Bellingcat is an independent group of investigators and journalists who use open source and grey-market data aggregation to expose issues such as crimes against humanity and weapons proliferation. From their website, Bellingcat has 18 full time employees and around thirty independent contributors. The advantage of open-source intelligence is that it is publicly verifiable and publicly disclosable. Bellingcat publishes their data and methods so that anyone can recreate their investigations. Amongst others, Bellingcat has exposed Russian military involvement in the downing of commercial airlines MH17, Russian intelligence involvement in the poisoning of Sergey Skripal, Syrian regime war-crimes, and billions of dollars of money laundering through Scottish Limited Partnerships.
Bellingcat relies on grey-market data-sources, social media scraping and often manual analysis. They are mostly funded from donors and by selling investigative courses. The achievements of Bellingcat have been astonishing, but they have not, perhaps through a conscious decision, made progress in commercializing their business to help them scale. There are significant near-term opportunities in open-source investigation via data aggregation. 5G linked IOT devices will see a proliferation of available data and cloud computing and automation will democratize capabilities which were previously only available to governments and multi-national corporations.

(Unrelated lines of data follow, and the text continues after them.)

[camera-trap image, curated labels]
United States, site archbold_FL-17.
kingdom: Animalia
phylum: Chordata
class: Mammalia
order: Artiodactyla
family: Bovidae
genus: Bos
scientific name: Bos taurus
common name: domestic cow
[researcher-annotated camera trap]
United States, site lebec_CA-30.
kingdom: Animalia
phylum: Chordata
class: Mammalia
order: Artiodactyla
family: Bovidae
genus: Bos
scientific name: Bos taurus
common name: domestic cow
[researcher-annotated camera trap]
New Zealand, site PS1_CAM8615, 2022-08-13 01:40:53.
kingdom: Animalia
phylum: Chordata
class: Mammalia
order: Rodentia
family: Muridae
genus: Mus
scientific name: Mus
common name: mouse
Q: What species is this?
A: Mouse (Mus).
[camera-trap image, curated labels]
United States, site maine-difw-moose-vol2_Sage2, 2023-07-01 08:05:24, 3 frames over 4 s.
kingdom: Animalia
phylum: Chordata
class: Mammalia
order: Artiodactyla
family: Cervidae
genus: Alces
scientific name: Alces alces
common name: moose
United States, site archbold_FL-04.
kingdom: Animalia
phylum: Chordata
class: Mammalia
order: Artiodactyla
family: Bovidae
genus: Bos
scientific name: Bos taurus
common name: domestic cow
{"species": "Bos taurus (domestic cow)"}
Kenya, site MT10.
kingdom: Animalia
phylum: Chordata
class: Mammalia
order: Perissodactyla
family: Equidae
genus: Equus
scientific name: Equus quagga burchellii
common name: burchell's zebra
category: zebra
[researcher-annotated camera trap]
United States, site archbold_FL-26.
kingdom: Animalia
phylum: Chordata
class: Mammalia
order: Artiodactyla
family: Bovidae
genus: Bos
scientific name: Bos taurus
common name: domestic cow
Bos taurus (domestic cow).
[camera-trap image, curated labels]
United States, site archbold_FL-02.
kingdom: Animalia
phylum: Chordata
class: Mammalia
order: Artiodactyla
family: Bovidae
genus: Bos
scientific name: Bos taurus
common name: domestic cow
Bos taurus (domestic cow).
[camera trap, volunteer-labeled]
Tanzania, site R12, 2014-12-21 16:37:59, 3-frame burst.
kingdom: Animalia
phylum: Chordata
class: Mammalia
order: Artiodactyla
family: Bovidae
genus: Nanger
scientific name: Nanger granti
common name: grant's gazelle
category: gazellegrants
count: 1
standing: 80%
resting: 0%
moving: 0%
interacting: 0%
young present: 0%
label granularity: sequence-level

To create value, Bellingcat could pivot to a business model of selling Data and Investigation as a Service to media organizations. Mainstream media has made some advances, but the origin of most of their content is still in traditional journalism. Big media has, however, innovated in content delivery by harnessing the power of apps, online ads, streaming, and, to an extent, social media delivery. There would be a symbiotic partnership between big media, with their reach and ability to deliver information, and the power of a scaled and automated Bellingcat. There would be an efficiency in keep these essentially distinct endeavors apart to allow for specialism and skills focus. Moreover, it would free traditional media from some of the liabilities of handling data.
In the value chain, Bellingcat could handle data collection, data processing and analysis, story identification, linguistic translation, and fact-checking. Traditional media would focus on content delivery, formatting and style, advertising, customer analytics and customer demand.
Challenges to be addressed include 1) overcoming the disruption of a traditional media model in which companies both produce and disseminate content, 2) legal liabilities when incorrect information was published (which could be addressed contractually), 3) resistance from those within the organizations who already do this work, and 4) maintaining compliance with privacy regulations such as GDPR when accessing future data. The result would be a news service which was transparent, publicly verifiable, and more attuned to customer demand. This would drive down disinformation, increase trust and therefore increase revenue.